Getting this right is not complicated. It just has to be done on purpose. Here is the short version we walk clients through.

1. Pick approved tools

Choose a business-grade AI tool and turn on the enterprise settings that keep your data out of model training. Give people a safe option so they stop reaching for random ones.

2. Clean up access first

Audit who can see what across Microsoft 365 and SharePoint before you turn on Copilot. Tighten oversharing and apply sensitivity labels to the files that matter.

3. Write one page of rules

Spell out what data can go into AI, what cannot, and which tools are allowed. Keep it short enough that people actually read it.

4. Lock down identity

Require strong multi-factor authentication and conditional access so an AI assistant only ever works on behalf of a verified user.

5. Review it quarterly

AI tools and their settings change constantly. So do your permissions. A short quarterly review keeps both from drifting.

Do these five things and you get the productivity without handing your data to the internet.

Where Spartan Tek fits

Most small businesses do not have someone whose job is to watch any of this. That is exactly what we do. Spartan Tek Solutions helps Houston-area businesses adopt AI the right way: cleaning up Microsoft 365 permissions, locking down identity and cloud security, and setting simple guardrails so your team gets the speed without the exposure.

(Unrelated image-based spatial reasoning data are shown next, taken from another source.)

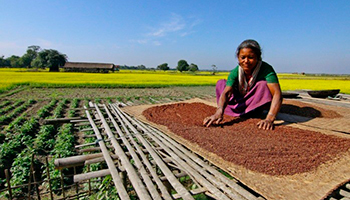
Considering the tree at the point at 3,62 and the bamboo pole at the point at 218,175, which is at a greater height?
Result: the tree at the point at 3,62

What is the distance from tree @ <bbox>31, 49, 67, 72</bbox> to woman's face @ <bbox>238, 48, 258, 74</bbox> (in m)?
52.9

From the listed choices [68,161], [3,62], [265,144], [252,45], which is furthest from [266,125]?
[3,62]

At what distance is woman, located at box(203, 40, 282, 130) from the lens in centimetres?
270

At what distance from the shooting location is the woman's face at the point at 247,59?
272cm

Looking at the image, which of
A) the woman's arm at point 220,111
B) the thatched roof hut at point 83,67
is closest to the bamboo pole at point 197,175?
the woman's arm at point 220,111

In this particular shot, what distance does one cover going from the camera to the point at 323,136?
2195 millimetres

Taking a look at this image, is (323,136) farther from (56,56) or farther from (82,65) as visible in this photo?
(56,56)

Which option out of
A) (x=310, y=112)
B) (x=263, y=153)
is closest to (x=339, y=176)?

If you want to know where you stand right now, we can run a read-only security check of your Microsoft 365 environment and show you exactly what Copilot and shadow AI could reach today. No sales pitch, just a clear picture.

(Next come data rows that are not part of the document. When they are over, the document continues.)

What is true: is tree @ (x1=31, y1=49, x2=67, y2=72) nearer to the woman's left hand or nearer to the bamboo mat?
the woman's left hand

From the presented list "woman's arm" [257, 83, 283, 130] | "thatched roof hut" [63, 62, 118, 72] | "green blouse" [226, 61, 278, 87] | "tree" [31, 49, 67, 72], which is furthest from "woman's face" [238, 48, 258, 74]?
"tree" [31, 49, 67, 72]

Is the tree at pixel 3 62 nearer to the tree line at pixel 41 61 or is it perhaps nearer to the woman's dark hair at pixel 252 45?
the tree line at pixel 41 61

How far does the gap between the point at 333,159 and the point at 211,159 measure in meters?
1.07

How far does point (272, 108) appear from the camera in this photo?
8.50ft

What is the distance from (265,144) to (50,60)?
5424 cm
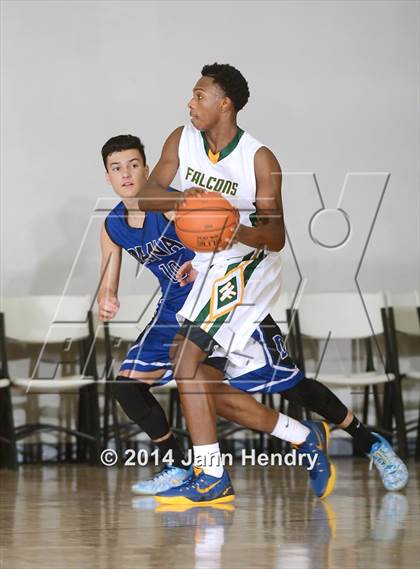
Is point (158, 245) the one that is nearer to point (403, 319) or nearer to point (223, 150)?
point (223, 150)

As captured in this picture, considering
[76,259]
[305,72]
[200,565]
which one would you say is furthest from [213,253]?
[305,72]

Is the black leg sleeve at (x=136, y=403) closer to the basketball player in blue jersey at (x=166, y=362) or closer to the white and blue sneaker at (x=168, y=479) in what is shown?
the basketball player in blue jersey at (x=166, y=362)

See what AI could reach in your business

We offer a free 30-minute Microsoft 365 and Google Workspace security review that checks the exact settings AI depends on: sharing, permissions, identity, forwarding, and logging. No pitch, and you keep the findings whether or not we ever work together.

Get a free security review

Frequently asked questions

Should a small business use AI yet?

Most already are, at least informally. Used with the right guardrails, AI delivers real gains in marketing, customer service, and day-to-day analysis. The risk is not using it, it is using it without controlling what data goes in.

What is shadow AI?

Shadow AI is staff using AI tools for work that the business never approved or configured. It is common, and it becomes a problem when sensitive data gets pasted into personal accounts you cannot see or control.

Is Microsoft 365 Copilot safe for a small business?

It can be, but only after you tighten access. Copilot can reach anything the signed-in user can reach, so loose sharing and over-permissioned accounts become exposure the moment you turn it on. Clean those up first and Copilot is a genuine asset.